I was not going to answer this question rsrs, but ...
Come on, you want something cool to play with? or something professional?
Professional - You have nowhere to run, you will have to work with neural networks, this demands a well-crafted Artificial Intelligence, everything is segmented word for word, each one receives a certain grammatical classification (verb, adjective, nouns, pronouns, etc), this will separate your entire sentence into grammatical categories, later it will be used to compose the context as a whole, it's really something complex ...
Child's play - At the beginning of the internet, the search engines in the late 90's did not have IA
to interpret a phrase entered in the search, but what was it like? - Levenshtein is the answer, a widely used algorithm for finding close / similar words, for example if a person type "abacachi" how would we know he meant "pineapple"? Levenshtein does this, he calculates the minimum distance between two words, imagine in his example:
"Vai chover amanhã?"
"Vou precisar de uma guarda chuva amanhã?"
Imagine that in your system you only have one base knowing the word chuva
, temperatura
and clima
or just three words to define an action for weather forecast, as those three words in your small bank would understand these your sentences?
A: Segment all words and apply Levenshtein algorithm to each word, in the first sentence you will get a good score of the word chover
when compared to the word of your bank chuva
, ie the word raining will stand out as the best score in relation to the other words of the phrase, this already gives you clues that your phrase may have the climate and you could take an action depending on the scores of the other words in that sentence.

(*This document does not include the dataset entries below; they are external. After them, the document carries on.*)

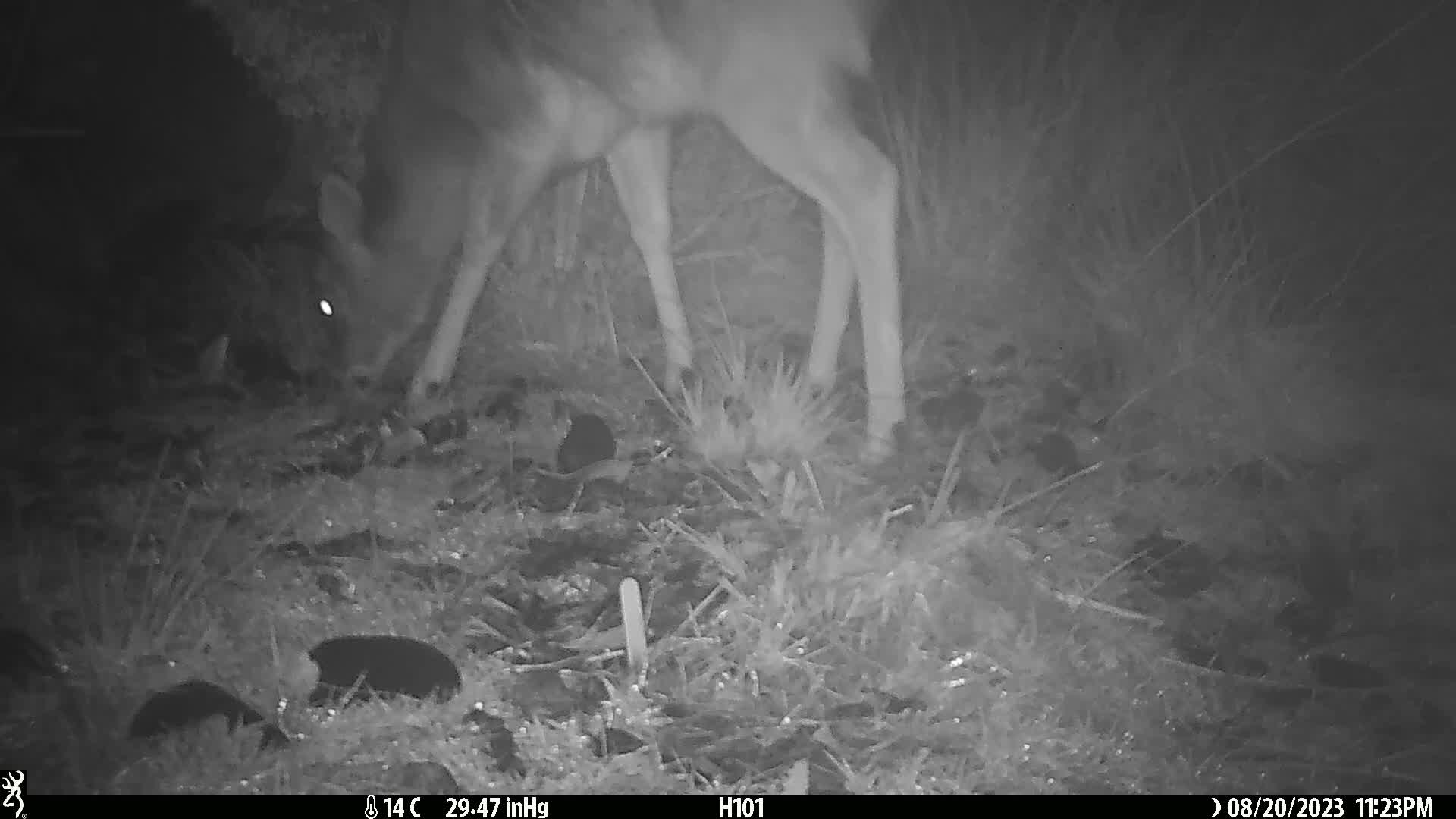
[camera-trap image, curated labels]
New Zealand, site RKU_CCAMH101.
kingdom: Animalia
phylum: Chordata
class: Mammalia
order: Artiodactyla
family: Cervidae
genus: Odocoileus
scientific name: Odocoileus virginianus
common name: white-tailed deer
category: white tailed deer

The same happens for the next sentence that will have a distance equal to 0
returned by the algorithm of course the two words are equal ...
See the expected results for Levenshtein for his first sentence:
chuva => vai = distancia de 4
chuva => chover = distancia de 3
chuva => amanhã = distancia de 6
Shortest distance is the word chover
is an excellent score for a word with 6 characters, notice the word vai
the word only has 3 characters but has a distance of 4, we can say that it is completely different from the word and it has to be discarded right away, you can get the idea of how everything works / works, this algorithm is still very used ...